* [What is required] Convert the rows between the lines holding "From what is" and "1.59 meters", inclusive, into a JSON list of strings with one string per line and blank lines omitted. Leave out the pictures.

* [Exercise materials]
+---+
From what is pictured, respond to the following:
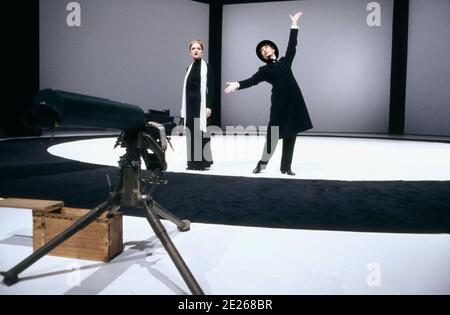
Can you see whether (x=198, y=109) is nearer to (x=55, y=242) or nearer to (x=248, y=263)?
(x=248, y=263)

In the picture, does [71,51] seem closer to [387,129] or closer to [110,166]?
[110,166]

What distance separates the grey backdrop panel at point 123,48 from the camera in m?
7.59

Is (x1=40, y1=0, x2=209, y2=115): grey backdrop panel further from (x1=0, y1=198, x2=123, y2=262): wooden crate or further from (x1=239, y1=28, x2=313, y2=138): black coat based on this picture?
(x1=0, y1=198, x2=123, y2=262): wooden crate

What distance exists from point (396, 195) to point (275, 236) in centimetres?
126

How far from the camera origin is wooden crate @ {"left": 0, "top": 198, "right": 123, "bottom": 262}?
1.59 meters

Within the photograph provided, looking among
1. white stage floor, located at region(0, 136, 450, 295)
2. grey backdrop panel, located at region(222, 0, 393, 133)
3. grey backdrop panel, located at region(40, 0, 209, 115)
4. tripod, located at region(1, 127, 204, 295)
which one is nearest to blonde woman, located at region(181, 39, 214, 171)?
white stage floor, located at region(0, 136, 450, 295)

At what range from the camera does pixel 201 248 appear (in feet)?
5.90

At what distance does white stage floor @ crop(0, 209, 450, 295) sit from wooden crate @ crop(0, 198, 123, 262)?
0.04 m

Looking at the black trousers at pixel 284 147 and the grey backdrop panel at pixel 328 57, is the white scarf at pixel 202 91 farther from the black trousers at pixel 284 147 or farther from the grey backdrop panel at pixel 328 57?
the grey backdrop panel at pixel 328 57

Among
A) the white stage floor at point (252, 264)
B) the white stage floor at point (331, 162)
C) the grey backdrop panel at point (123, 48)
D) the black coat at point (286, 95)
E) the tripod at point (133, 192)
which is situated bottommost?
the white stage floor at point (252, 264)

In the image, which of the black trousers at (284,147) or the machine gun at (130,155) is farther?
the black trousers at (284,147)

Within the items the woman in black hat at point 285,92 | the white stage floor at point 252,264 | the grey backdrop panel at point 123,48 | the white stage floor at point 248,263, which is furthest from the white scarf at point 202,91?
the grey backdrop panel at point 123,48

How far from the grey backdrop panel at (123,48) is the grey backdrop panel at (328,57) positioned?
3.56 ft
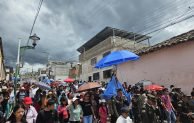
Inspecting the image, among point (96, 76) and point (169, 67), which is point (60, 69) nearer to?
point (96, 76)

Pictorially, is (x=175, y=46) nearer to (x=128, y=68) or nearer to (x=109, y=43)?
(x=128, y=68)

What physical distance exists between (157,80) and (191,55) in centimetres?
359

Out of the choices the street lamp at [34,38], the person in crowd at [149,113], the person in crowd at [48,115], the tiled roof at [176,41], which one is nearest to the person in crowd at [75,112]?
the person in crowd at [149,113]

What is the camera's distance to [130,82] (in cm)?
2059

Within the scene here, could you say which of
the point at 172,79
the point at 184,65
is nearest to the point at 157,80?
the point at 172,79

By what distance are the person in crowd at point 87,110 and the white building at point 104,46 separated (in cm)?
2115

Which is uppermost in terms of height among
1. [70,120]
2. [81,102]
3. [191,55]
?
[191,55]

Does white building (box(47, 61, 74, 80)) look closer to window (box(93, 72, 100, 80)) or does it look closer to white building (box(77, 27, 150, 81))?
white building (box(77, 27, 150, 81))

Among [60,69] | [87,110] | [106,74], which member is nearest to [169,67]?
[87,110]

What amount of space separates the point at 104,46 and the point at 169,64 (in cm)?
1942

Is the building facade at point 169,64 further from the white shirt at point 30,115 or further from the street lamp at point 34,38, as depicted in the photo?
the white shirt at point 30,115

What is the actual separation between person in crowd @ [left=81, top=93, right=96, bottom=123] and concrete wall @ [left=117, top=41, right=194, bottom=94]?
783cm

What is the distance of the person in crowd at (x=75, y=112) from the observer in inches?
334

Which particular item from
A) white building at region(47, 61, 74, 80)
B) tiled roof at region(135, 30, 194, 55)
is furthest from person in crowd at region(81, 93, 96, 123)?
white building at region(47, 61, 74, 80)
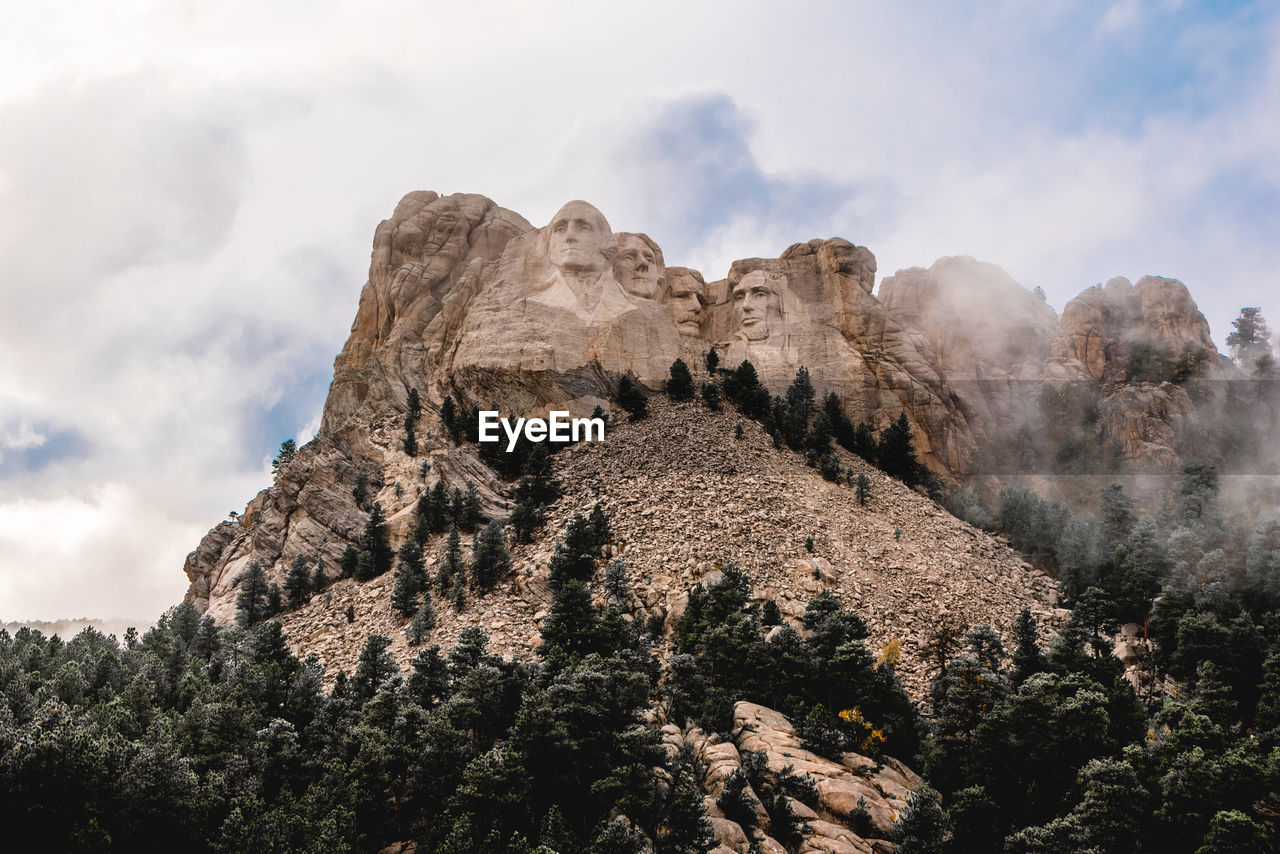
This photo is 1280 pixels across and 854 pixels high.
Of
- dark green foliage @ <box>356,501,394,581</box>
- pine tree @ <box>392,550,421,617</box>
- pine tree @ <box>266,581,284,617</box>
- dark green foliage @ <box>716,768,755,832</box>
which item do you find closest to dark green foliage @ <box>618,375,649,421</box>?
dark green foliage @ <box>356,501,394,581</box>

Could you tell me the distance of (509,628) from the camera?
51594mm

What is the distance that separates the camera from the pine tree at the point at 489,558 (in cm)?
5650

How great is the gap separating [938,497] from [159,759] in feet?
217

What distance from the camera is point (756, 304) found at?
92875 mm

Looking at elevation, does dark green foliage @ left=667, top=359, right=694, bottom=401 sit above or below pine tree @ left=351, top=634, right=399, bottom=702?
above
+---+
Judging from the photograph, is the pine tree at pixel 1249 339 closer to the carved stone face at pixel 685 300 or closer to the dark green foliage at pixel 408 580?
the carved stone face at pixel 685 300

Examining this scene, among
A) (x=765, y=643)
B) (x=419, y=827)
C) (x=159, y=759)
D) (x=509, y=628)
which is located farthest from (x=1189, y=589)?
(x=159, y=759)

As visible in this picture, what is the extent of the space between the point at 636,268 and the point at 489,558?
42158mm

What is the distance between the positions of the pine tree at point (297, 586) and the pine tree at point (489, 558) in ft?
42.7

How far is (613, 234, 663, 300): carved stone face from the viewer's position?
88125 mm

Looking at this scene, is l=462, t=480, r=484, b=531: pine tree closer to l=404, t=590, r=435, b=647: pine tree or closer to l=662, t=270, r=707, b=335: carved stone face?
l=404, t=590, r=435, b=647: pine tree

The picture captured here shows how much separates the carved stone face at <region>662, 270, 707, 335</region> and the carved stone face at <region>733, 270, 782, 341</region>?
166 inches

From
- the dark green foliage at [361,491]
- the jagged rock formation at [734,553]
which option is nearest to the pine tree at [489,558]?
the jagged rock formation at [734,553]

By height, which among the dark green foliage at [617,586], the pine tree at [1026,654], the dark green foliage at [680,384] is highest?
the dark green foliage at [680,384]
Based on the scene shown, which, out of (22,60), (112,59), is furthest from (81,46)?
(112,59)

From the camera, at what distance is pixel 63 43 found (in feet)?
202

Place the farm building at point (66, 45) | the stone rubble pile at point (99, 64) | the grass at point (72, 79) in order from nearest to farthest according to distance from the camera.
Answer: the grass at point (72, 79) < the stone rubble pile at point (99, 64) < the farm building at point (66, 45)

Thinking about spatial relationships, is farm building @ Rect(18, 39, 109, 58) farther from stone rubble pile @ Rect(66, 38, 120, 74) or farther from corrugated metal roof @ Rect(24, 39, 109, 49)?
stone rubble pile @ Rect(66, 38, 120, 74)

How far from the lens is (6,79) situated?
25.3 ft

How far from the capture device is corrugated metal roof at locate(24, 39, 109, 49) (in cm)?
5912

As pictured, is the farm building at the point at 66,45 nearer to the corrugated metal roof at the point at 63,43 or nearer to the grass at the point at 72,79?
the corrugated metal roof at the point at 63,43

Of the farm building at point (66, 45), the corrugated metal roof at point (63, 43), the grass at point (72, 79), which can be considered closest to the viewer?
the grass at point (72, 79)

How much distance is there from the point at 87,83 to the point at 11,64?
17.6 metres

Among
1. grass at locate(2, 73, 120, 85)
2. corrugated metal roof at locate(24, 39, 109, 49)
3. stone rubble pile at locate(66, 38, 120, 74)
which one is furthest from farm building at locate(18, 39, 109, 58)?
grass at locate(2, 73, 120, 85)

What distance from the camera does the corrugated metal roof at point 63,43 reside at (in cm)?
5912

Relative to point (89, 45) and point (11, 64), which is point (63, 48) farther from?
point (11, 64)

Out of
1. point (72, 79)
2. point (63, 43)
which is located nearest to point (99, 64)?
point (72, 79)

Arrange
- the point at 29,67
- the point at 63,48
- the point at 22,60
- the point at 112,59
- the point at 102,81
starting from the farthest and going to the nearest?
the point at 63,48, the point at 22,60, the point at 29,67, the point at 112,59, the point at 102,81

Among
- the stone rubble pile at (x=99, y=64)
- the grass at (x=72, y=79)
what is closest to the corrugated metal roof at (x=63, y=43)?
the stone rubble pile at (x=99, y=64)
+---+
* [Output]
[
  "From what is pictured, respond to the following:",
  "Can you see whether (x=198, y=109) is nearer to (x=55, y=242) or nearer to (x=248, y=263)?",
  "(x=248, y=263)",
  "In the picture, does [71,51] seem closer to [387,129] or closer to [110,166]?",
  "[110,166]",
  "What distance separates the grey backdrop panel at point 123,48 from the camera in m?",
  "7.59",
  "Is (x1=40, y1=0, x2=209, y2=115): grey backdrop panel further from (x1=0, y1=198, x2=123, y2=262): wooden crate or further from (x1=239, y1=28, x2=313, y2=138): black coat based on this picture?",
  "(x1=0, y1=198, x2=123, y2=262): wooden crate",
  "What distance exists from point (396, 195) to point (275, 236) in centimetres?",
  "126",
  "How far from the camera origin is wooden crate @ {\"left\": 0, \"top\": 198, \"right\": 123, \"bottom\": 262}?",
  "1.59 meters"
]